Lot 486
  • 486

Boris Israilovich Anisfeld

Estimate
80,000 - 120,000 GBP
bidding is closed

Description

  • Boris Izrailevich Anisfeld
  • Christmas
  • signed in Latin l.l. and dated 14 /15 
  • oil on canvas
  • 142 by 125cm., 56¼ by 49¼in.

Provenance

Brooklyn, The Boris Anisfeld Exhibition, 1918, No.51
Shepherd Gallery, New York
Anisfeld family
Acquired directly from above by the present owner in 1984.

Exhibited

New York, The Brooklyn Museum. The Boris Anisfeld Exhibition (touring), 1918-1920, Cat. No.51
Boston, Boston Art Club and Twentieth Century Club,  Exhibition of Paintings and Drawings by Boris Anisfeld, 10 December 1924 to 3 January 1925, Cat.No.14
New York, Sheperd Gallery, Boris Anisfeld in St. Petersburg, 1901-1917, 1984, Cat. No.38
Toronto, Art Gallery of Ontario, Boris Anisfeld - Fantast-Mystic: Twelve Russian Paintings from the Collection of Joey and Toby Tanenbaum, 1989, Cat. No. 8

Literature

C.Brinton, The Boris Anisfeld Exhibition, New York, 1918, Cat. No.51

Catalogue Note

In Christmas Anisfeld depicts one of his favourite models his daughter Morella, also known as Marushka. His sketchbooks from 1910 to 1916 are filled with drawings of her and also some by her. Morella is holding a doll and sitting beside a table, on which there are another doll, plates of food and an orange. The remaining space is filled with a Christmas tree decorated with baubles and ornaments, with apples beneath the tree on the lower right. The sitter has said about the picture: "Christmas Eve, Christmas morning, I don't know which, but I hated that doll.
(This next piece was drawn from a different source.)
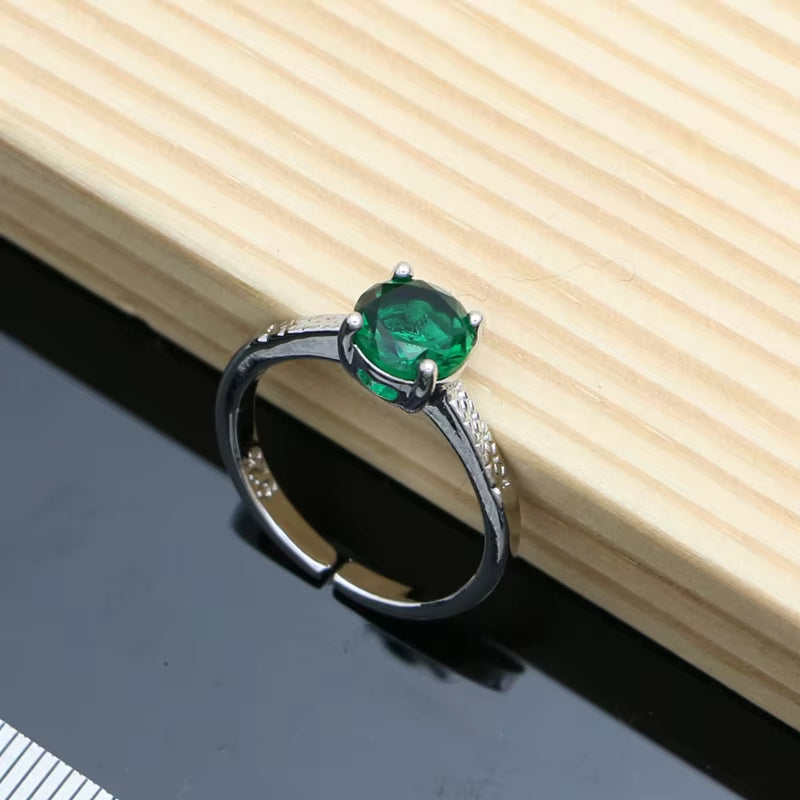 Silver ring with a green oval gemstone on a split band, prong-set center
It was too well dressed in the fashion, in a very chic costume, and that's the last thing I wanted. My father gave me a whole set of peasant dolls too, and I didn't like them. I wanted a baby-doll."

Whereas in the summer the artist concentrated on landscape painting, in winter he tended to do figural compositions, portraits and still life and Christmas combines all three of these genres. Anisfeld once said that in his still lifes "I paint what expresses my mood or thought, regardless of what is actually before me. I always try to express the essential truthfully, but the colour is my own conception of the subject".
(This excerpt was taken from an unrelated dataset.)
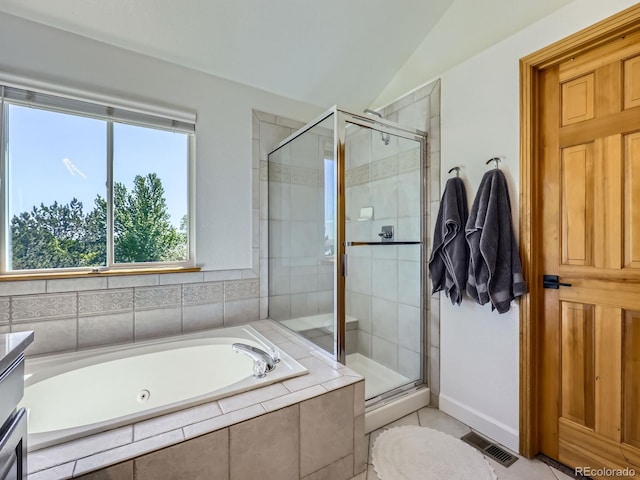 6366 Umber Cir, Arvada, CO 80403 - bathroom with a shower stall, a garden tub, vaulted ceiling, baseboards, and tile patterned floors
Stylistically the most likely influence for Christmas is the famous Lilac by Mikhail Vrubel which hangs today in the Tretyakov Gallery. Executed in 1900 the painting depicts a girl on the left, set against a backdrop of lilac fragmented into a vividly coloured pattern. Anisfeld handles the tree and its decorations in a similar manner, turning them into a fantastic pattern of colours and shapes which provide a festive background for the portrait of his beloved daughter Marushka.